The minimum inhibitory concentration (MIC) of IQG607 was radiometrically determined for the M. tuberculosis H37Rv reference strain, displaying a value of 0.2 µg mL-1, which is comparable to the MIC value for INH (0.02-0.2 µg mL-1).20 Preliminary toxicity assays in HL60 leukemia and MCS-7 breast cancer cells yielded an IC50 value > 25 µg mL-1.20 As suggested by the Tuberculosis Antimicrobial Acquisition & Coordinating Facility of USA, for a compound to move forward through screening programs, its selectivity index (SI) values should be larger than 10. The good selectivity index of IQG607 (SI = IC50/MIC > 125) thus warranted further efforts to be pursued. Accordingly, we have also shown that the IQG607 compound is a slow-onset inhibitor of M. tuberculosis InhA enzyme activity, with a true overall dissociation constant value of 70 × 10-9 mol L-1.21 In this mechanism of action an initial enzyme-inhibitor complex is rapidly formed, which then undergoes a slow isomerization reaction to an enzyme-inhibitor binary complex in which the inhibitor is more tightly bound to the enzyme.
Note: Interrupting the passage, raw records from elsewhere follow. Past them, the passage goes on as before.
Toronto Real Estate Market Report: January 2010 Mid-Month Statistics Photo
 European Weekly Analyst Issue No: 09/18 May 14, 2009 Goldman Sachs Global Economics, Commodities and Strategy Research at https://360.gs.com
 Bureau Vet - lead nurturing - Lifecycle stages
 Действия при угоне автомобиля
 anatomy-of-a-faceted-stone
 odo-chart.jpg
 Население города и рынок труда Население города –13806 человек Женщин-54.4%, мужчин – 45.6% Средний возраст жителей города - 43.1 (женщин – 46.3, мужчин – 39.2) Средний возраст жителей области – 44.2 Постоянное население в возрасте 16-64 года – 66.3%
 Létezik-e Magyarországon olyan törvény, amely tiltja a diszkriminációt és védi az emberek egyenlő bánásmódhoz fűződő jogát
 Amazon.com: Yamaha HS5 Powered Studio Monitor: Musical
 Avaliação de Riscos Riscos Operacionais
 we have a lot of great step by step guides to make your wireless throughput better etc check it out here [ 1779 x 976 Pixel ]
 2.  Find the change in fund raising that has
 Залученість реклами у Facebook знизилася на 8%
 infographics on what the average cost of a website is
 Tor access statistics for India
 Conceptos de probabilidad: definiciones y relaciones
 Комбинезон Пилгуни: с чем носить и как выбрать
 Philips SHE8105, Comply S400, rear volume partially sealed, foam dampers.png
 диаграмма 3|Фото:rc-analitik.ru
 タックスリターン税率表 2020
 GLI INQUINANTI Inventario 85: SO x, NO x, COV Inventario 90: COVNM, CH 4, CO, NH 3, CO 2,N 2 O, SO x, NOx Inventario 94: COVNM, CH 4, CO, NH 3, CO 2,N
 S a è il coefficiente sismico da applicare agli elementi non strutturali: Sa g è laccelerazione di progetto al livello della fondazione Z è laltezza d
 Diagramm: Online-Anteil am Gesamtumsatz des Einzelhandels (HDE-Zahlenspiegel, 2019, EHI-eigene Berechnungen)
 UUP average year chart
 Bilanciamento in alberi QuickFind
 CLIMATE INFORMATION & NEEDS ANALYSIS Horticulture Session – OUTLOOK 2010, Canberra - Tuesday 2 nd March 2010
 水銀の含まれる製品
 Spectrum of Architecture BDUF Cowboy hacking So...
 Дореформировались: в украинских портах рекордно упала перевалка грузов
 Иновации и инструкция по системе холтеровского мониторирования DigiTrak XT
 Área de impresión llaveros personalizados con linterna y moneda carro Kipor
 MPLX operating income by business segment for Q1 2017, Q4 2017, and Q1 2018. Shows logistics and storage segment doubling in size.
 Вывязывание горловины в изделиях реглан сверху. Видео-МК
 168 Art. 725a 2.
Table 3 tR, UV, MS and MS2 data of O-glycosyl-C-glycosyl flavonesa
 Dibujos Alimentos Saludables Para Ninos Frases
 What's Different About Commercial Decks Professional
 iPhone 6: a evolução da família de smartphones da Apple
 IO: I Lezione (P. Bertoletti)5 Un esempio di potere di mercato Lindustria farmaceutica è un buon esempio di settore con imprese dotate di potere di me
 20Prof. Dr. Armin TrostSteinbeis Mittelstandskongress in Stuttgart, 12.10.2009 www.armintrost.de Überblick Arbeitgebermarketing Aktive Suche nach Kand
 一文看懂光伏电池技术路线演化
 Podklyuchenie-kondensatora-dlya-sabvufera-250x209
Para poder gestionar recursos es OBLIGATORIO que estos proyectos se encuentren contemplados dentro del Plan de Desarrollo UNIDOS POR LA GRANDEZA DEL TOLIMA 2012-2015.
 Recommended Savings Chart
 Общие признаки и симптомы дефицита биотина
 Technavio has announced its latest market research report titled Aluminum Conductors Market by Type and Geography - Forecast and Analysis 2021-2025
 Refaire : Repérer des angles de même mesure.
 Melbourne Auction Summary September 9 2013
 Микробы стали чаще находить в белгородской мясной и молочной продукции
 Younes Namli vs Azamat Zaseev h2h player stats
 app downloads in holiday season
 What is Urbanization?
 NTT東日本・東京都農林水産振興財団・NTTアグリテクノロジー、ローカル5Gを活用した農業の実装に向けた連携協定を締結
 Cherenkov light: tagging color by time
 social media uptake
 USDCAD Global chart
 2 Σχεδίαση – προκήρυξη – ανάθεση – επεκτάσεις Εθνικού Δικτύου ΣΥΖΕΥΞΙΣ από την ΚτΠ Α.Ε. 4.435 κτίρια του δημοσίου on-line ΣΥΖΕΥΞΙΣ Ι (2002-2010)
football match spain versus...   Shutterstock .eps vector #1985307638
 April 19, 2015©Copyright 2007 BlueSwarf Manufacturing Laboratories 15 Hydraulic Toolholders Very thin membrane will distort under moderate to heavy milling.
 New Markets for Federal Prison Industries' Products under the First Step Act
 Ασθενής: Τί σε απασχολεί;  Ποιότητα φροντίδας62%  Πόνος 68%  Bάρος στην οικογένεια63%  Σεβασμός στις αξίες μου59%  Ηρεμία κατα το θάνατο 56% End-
In addition, a half-time value of 630 min (10.5 h) for the limiting step of inhibitor dissociation from the binary complex (koff) was determined.21 More recently, we have shown that the IQG607 compound is a slow-onset inhibitor of INH-resistant I21V, S94A and I47T InhA mutants, with overall dissociation constant values similar to WT InhA.22 The IQG607 compound is stable in acidic medium (pH < 2.0) experimenting a reversible acid-base equilibrium of CN groups with a pKa = 2.3,20 which indicates that IQG607 has favourable characteristics to be orally administered, since it would not be degraded by the acidic pH of human digestive system, although additional pharmacokinetic experiments must be performed to confirm this proposition.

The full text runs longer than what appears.